The long-awaited report from the American Association for Public Opinion Research (AAPOR) on the performance of polling in the Trump-Clinton race is out. You will see that this material is less of a stretch for the blog than it might seem to be at first glance and I plan a second post on it.
Today I just want to highlight the hidden data issue which rears its head very early in the report:
The committee is composed of scholars of public opinion and survey methodology as well as election polling practitioners. While a number of members were active pollsters during the election, a good share of the academic members were not. This mix was designed to staff the committee both with professionals having access to large volumes of poll data they knew inside and out, and with independent scholars bringing perspectives free from apparent conflicts of interest. The report addresses the following questions:
So on the one hand we have pollsters “having access to large volumes of poll data” and on the other hand we have “independent scholars” who….errr….don’t normally have access to large volumes of polling data because the pollsters normally hide it from them. (I’m not sure what the apparent conflict of interest of the pollsters is but I guess it’s that they might be inclined to cover up errors they may have made in their election forecasts.)
You might well ask how come all these datasets aren’t in the public domain?
Sadly, there is no good answer to that question.
But the reason all these important data remain hidden is pretty obvious. Pollsters don’t want independent analysts to embarrass them by finding flaws in their data or their analysis.
This is a bad reason.
There is a strong public interest in having the data available. The data would help all of us, not just the AAPOR committee, understand what went wrong with polling in the the Trump-Clinton race. The data would also help us learn why Trump won which is clearly an important question.
But we don’t have the data.
I understand that there are valid commercial reasons for holding polling data privately while you sell some stories about it. But a month should be more than sufficient for this purpose.
It is unacceptable to say that sharing requires resources that you don’t have because sharing data just doesn’t require a lot of resources. Yes, I know that I’ve whinged a bit on the blog about sharing all that State Department data and I’m doing it in tranches. Still, this effort is costing me only about 15-30 minutes per dataset. It’s really not a big deal.
I suppose somebody might say that these datasets are collected privately and so it’s OK to permanently keep them private. But election polls drive public discussions and probably affect election outcomes. There is a really strong public interest in disclosure.

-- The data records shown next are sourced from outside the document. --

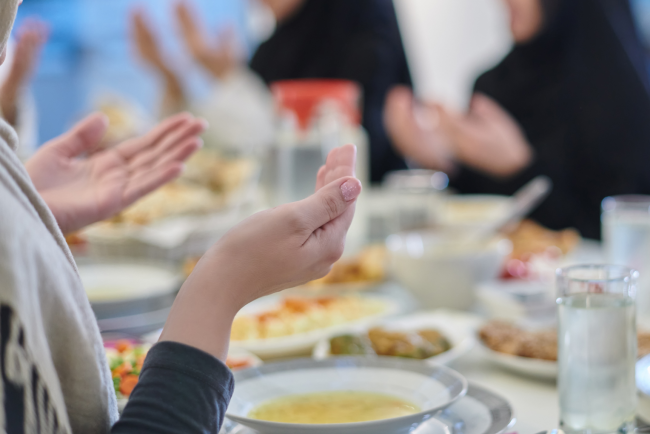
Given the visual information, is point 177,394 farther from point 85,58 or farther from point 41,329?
point 85,58

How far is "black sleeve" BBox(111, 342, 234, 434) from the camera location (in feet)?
1.37

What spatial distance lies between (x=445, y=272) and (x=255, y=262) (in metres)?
0.66

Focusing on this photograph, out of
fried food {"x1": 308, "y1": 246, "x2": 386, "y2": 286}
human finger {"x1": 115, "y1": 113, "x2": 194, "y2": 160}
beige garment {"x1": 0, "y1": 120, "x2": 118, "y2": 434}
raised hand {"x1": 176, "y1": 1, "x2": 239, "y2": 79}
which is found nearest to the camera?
beige garment {"x1": 0, "y1": 120, "x2": 118, "y2": 434}

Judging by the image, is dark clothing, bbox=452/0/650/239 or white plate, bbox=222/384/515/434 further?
dark clothing, bbox=452/0/650/239

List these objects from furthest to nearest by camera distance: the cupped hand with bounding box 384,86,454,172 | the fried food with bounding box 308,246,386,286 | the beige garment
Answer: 1. the cupped hand with bounding box 384,86,454,172
2. the fried food with bounding box 308,246,386,286
3. the beige garment

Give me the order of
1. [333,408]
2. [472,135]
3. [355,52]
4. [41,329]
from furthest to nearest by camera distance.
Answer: [355,52] → [472,135] → [333,408] → [41,329]

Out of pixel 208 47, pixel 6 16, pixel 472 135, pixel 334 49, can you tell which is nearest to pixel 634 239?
pixel 6 16

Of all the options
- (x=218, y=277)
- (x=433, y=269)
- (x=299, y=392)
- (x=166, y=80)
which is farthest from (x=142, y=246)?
(x=166, y=80)

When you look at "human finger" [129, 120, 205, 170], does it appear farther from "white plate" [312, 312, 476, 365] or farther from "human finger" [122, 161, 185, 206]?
"white plate" [312, 312, 476, 365]

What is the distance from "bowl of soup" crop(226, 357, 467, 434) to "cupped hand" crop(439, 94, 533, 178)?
5.18 feet

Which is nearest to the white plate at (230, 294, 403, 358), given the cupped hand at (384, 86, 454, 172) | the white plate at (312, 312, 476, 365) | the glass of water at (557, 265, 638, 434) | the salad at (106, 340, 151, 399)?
the white plate at (312, 312, 476, 365)

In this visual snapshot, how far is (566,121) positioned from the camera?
7.79 feet

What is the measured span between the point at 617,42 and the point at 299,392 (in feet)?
6.54

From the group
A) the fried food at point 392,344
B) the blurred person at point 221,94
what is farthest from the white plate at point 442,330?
the blurred person at point 221,94
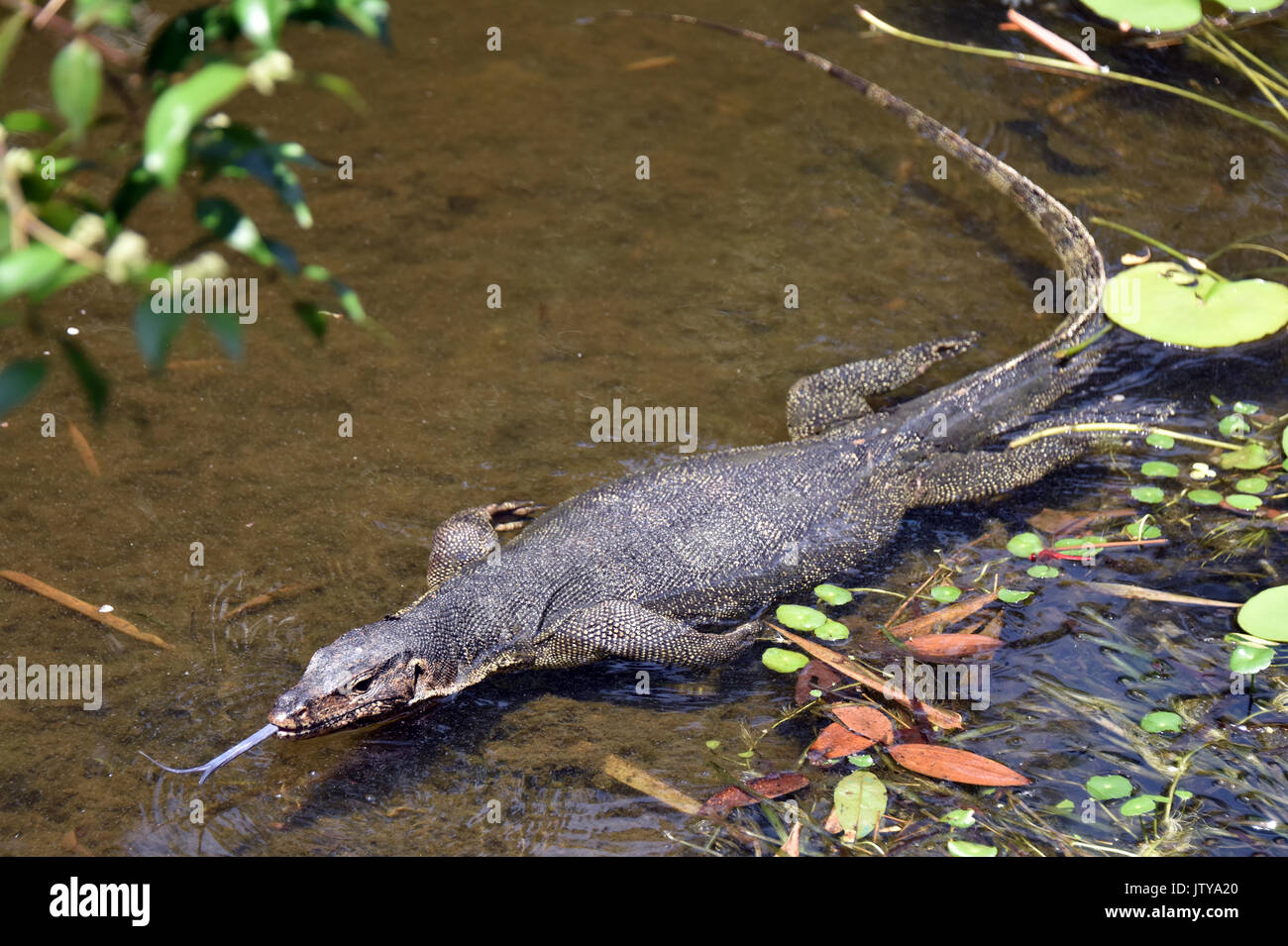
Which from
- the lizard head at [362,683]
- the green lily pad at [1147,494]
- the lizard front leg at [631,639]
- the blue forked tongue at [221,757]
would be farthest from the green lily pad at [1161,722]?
the blue forked tongue at [221,757]

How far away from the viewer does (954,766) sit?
209 inches

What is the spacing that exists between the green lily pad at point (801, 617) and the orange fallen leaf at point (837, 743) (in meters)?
0.64

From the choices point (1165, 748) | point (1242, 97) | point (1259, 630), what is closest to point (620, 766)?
point (1165, 748)

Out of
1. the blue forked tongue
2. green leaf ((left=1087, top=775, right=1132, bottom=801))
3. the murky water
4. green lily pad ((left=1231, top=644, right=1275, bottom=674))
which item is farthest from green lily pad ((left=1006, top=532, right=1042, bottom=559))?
the blue forked tongue

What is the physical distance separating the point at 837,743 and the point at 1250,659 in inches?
85.5

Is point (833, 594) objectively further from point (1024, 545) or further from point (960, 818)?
point (960, 818)

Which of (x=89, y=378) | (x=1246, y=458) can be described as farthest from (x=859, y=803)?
(x=89, y=378)

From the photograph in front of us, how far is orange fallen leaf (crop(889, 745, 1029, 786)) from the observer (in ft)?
17.2

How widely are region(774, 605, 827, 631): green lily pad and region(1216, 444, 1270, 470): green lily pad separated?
313 centimetres

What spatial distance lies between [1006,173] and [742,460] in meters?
4.21

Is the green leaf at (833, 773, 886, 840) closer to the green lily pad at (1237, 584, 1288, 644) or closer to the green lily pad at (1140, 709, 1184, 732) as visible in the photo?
the green lily pad at (1140, 709, 1184, 732)

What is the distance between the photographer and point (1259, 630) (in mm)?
5730

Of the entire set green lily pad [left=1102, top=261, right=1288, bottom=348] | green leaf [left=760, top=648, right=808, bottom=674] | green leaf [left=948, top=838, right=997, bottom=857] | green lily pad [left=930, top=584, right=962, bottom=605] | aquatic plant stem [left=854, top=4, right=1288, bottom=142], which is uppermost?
aquatic plant stem [left=854, top=4, right=1288, bottom=142]
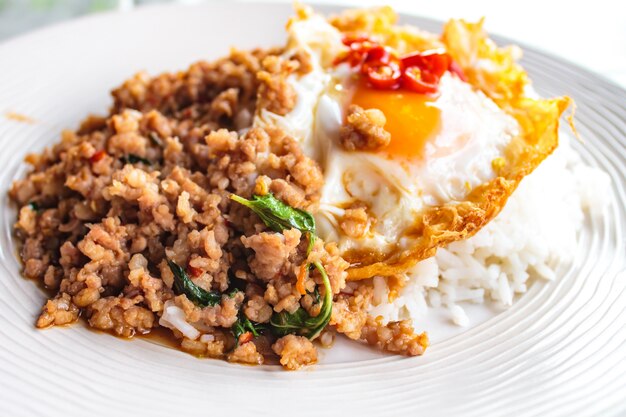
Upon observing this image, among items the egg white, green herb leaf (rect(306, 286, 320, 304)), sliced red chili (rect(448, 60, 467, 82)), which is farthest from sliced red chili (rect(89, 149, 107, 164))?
sliced red chili (rect(448, 60, 467, 82))

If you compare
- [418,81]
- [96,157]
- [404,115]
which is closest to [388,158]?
[404,115]

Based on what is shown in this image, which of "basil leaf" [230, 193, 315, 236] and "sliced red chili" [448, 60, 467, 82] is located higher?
"sliced red chili" [448, 60, 467, 82]

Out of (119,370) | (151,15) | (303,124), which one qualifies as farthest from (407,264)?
(151,15)

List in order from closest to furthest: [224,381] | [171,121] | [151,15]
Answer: [224,381], [171,121], [151,15]

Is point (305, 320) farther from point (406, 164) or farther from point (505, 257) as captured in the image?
point (505, 257)

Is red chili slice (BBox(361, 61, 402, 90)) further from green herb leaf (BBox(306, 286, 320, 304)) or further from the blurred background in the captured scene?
the blurred background

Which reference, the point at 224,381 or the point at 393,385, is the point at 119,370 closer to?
the point at 224,381
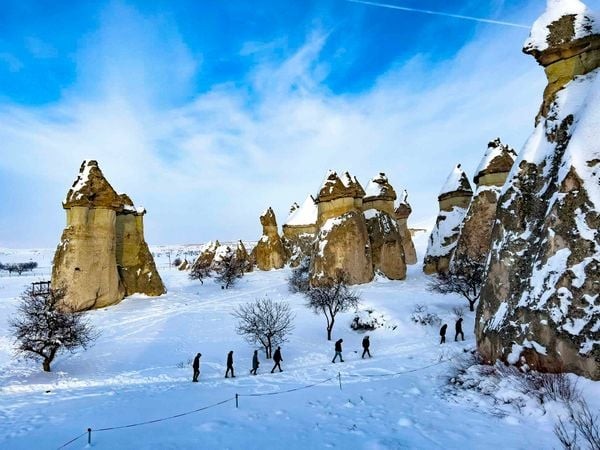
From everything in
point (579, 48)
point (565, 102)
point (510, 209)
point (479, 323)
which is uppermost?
point (579, 48)

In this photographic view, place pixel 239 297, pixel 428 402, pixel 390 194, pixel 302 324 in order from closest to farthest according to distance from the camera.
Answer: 1. pixel 428 402
2. pixel 302 324
3. pixel 239 297
4. pixel 390 194

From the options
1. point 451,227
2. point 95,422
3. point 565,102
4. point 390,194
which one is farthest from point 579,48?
point 390,194

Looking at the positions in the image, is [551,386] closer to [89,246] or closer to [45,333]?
[45,333]

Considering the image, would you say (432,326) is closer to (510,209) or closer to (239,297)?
(510,209)

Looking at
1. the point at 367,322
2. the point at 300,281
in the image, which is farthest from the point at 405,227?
the point at 367,322

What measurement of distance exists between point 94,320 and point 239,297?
11477 mm

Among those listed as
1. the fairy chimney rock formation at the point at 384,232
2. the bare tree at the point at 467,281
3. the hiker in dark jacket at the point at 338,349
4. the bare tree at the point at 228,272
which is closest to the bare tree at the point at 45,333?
the hiker in dark jacket at the point at 338,349

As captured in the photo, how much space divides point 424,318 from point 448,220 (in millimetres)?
15110

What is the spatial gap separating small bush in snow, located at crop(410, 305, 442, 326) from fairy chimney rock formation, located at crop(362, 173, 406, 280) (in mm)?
10548

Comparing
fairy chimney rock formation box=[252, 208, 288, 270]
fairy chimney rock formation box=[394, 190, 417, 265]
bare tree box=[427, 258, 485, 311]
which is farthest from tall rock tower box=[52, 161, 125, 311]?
fairy chimney rock formation box=[394, 190, 417, 265]

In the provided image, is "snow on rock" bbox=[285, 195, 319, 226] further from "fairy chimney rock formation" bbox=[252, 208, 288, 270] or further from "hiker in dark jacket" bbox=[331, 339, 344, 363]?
"hiker in dark jacket" bbox=[331, 339, 344, 363]

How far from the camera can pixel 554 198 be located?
407 inches

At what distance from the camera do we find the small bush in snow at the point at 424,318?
66.7ft

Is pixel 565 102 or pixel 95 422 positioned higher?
pixel 565 102
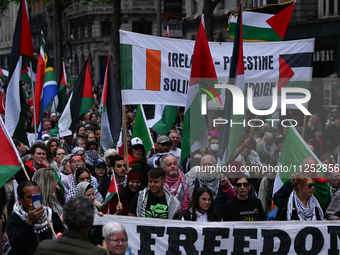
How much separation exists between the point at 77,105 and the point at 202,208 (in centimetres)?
647

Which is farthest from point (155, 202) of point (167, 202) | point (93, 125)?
point (93, 125)

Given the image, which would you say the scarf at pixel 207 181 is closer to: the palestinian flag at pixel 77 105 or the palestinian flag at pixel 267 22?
the palestinian flag at pixel 267 22

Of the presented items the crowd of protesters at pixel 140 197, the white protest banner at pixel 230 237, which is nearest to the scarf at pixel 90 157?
the crowd of protesters at pixel 140 197

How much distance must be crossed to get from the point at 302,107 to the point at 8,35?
274ft

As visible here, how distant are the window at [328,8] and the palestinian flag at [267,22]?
13.9m

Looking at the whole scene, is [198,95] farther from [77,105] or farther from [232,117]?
[77,105]

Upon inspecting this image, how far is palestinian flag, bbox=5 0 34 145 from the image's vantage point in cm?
802

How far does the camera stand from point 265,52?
8695mm

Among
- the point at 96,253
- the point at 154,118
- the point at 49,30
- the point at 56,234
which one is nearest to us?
the point at 96,253

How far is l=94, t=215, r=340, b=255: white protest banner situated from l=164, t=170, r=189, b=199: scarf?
809 millimetres

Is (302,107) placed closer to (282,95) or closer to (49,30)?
(282,95)

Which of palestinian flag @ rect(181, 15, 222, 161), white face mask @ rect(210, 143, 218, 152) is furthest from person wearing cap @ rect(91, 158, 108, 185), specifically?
white face mask @ rect(210, 143, 218, 152)

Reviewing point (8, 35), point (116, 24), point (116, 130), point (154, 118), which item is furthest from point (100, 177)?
point (8, 35)

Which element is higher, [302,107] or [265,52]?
[265,52]
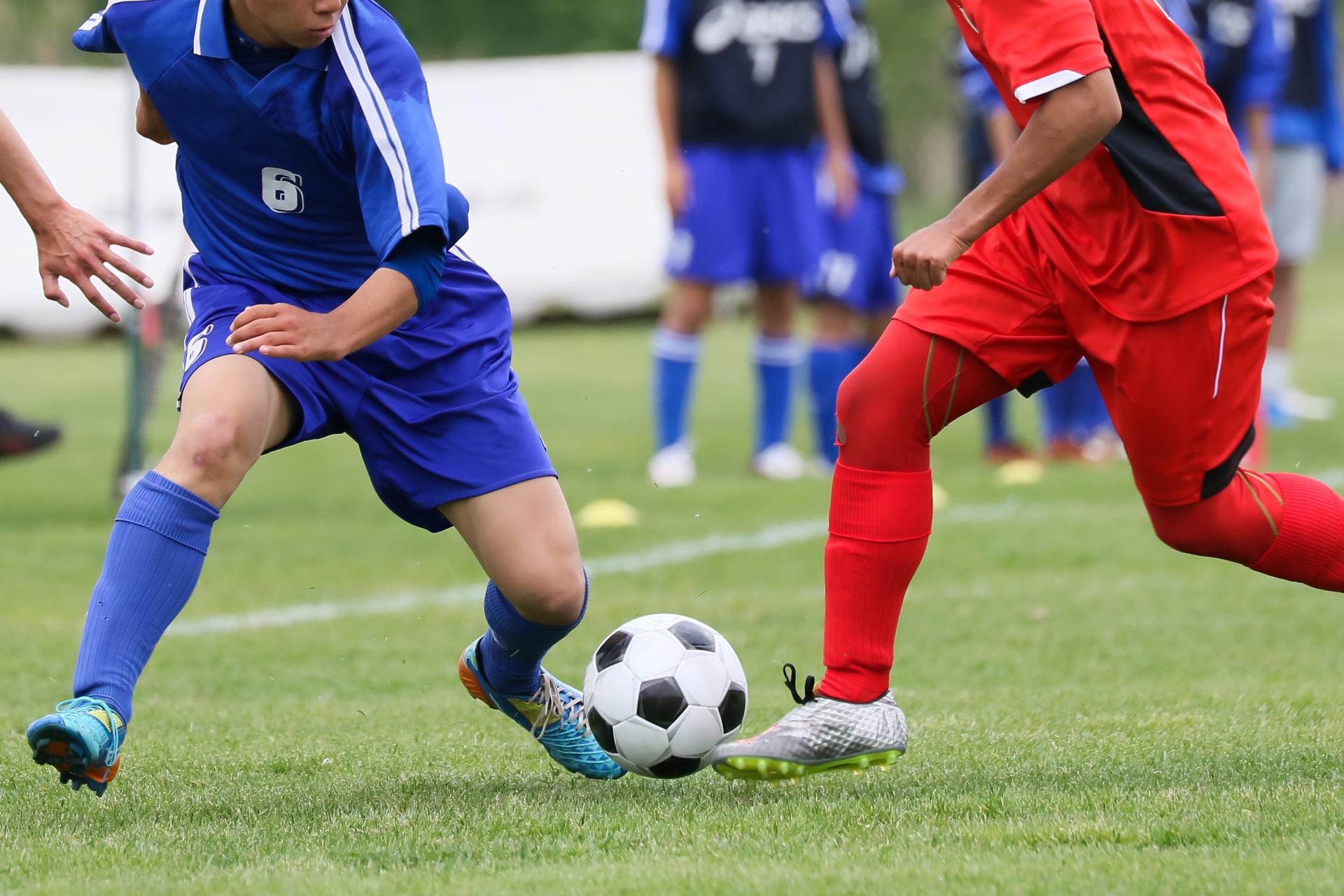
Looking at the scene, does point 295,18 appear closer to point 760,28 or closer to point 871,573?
point 871,573

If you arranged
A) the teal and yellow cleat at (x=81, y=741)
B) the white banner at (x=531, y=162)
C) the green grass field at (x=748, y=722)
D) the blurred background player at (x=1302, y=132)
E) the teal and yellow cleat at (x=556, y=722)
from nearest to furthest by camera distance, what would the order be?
1. the green grass field at (x=748, y=722)
2. the teal and yellow cleat at (x=81, y=741)
3. the teal and yellow cleat at (x=556, y=722)
4. the blurred background player at (x=1302, y=132)
5. the white banner at (x=531, y=162)

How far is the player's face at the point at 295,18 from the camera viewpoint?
10.2 ft

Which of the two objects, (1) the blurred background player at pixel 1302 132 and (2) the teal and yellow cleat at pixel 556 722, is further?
(1) the blurred background player at pixel 1302 132

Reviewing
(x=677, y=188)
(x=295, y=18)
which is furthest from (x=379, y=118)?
(x=677, y=188)

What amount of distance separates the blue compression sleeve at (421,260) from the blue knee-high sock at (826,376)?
5913 millimetres

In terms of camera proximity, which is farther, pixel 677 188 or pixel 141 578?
pixel 677 188

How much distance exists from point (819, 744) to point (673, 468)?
540 cm

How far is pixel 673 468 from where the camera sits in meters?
8.72

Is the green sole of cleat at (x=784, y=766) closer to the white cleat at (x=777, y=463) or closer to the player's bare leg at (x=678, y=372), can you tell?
the player's bare leg at (x=678, y=372)

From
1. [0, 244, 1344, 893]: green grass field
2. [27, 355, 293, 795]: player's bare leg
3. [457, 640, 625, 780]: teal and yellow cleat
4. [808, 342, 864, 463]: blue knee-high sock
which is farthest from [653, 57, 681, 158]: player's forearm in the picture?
[27, 355, 293, 795]: player's bare leg

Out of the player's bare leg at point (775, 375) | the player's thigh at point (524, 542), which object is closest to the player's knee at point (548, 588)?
the player's thigh at point (524, 542)

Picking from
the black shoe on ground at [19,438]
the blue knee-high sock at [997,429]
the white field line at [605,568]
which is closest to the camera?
the white field line at [605,568]

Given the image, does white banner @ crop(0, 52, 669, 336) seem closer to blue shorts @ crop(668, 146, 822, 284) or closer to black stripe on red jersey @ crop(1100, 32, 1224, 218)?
blue shorts @ crop(668, 146, 822, 284)

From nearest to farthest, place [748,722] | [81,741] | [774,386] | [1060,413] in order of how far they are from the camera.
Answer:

There is further material in the report on data openness:
Since provision of microdata is not required by the AAPOR Transparency Initiative, we are particularly grateful to ABC News, CNN, Michigan State University, Monmouth University, and University of Southern California/Los Angeles Times for joining in the scientific spirit of this investigation and providing microdata. We also thank the employers of committee members (Pew Research Center, Marquette University, SurveyMonkey, The Washington Post, and YouGov) for demonstrating this same commitment.
I’ve written before about how AAPOR demands transparency on everything except the main thing you would think of when it comes to survey transparency – showing your data.
I’ll return to this AAPOR problem in a future Secret Data Sunday. But for now I just want to say that the Committee’s appeal to a “scientific spirit” falls flat. Nobody outside the committee can audit the AAPOR report and it will be unnecessarily difficult to further develop lines of inquiry initiated by the report for one simple reason; nobody outside the committee has access to all of the data the committee analyzed. This is not science.
OK, that’s all I want to say today. I’ll return to the main points of the report in a future post.